Reviewing Youtube videos of each, I’m closest to the Palm Grip. What I really need is a normal, plain-old mouse (like what comes with a Dell), except with more buttons.
I went through a similar run of mice for a time there. I think I went through four of them before I finally settled on my “Logitech G5 Laser Mouse”. Dobry recommended it to me.
I’ve been happy with it for a while now.
great write up steerpike. cannot beleive how much you are willing to spend on a mouse. that said i can be like that with trainers.
i currently use the Logitech MX518. comes in at a decent price and is very adjustable the match whatever type of game you a playing.
also after reading this it got me looking online a reviews and i was very happy to see that my current mouse came 3rd in this top 10 list while i think yours was around 7th.
check out the link.
http://bestgamingmousestore.com/
That’s a great site, Luke, thanks. I think I’m finally going to throw in the towel on the RAT5 and get myself a G500. They’re only about $35 pre-owned on Amazon, so as soon as I scrub of someone else’s hand-slime, it should be good as new.
Steerpike,
My “G5” mouse is the “G500”. If not exactly, it’s damn close. Looks just like it, same design, buttons, kick ass little weights and everything. I’ve been pimping that mouse to you for years! I speak glowingly of it very often.
Great article Steerpike. I too am very fussy with mice.

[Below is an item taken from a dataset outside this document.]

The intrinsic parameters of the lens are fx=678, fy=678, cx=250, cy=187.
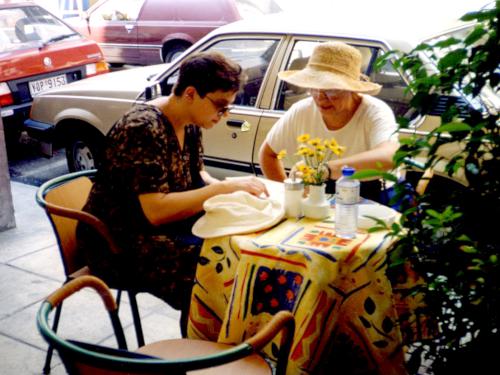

I’m currently using a Razer Krait. It was cheap, it has a left mouse button, a right mouse button and a scroll wheel which unfortunately doesn’t click. That’s it. Oh and it glows orange which is kind of annoying. And it’s very small and low. It was abandoned long ago after it started double clicking with a single click (imagine navigating windows with a double click on everything, or trying to conserve ammo in a shooter… yeah exactly). The wireless Logitech mouse that briefly replaced it had many more buttons and was fully programmable but needed muscling about because its tracking wasn’t so good. After reading a tutorial, busting the Razer Krait open and carefully applying some WD40 to the clicky-clicker things I managed to get it working again so I stuck with that.
The mouse I use at work is an Evoluent Vertical Mouse and while they look pretty ugly and feel a bit strange at first they’re amazingly comfortable and I’m tempted to get one for gaming.
Looks like Evoluent have just released the Vertical Mouse 4 with vertically positioned thumb buttons! 😉
http://www.evoluent.com/vm4r.htm
Wow. After reading this, I feel weird for gaming with just a regular old mouse.
But that one on the top… I don’t even understand what it is supposed to be.
I am confused, you mention specifically that one the mouses you bought was a ball mouse. Like there is any other kind?
I have one that has the ball on top of the mouse it is awesome in a terrible sort of way I feel like I am in Star Trek when I use it.
By “ball mouse” I meant the old-skool mouse technology that had a rolling orb inside rather than a laser to sense movement.
http://en.wikipedia.org/wiki/Mouse_%28computing%29#Mechanical_mice
I’m on to the Logitech G500 now and… so far I like it. But with Skyrim coming out tomorrow, that’s when I’ll really give it a run for its money.
Sorry, I was just teasing you while making fun of myself. I am a mouse troglodyte
I really did use a trackball mouse for about 2 months. Those were dark times
*facepalm*
Shoulda known. 🙂
A trackball for gaming sounds hideous. Right now I’m semi-liking my Logitech G500. She’s still not the girl for me, though.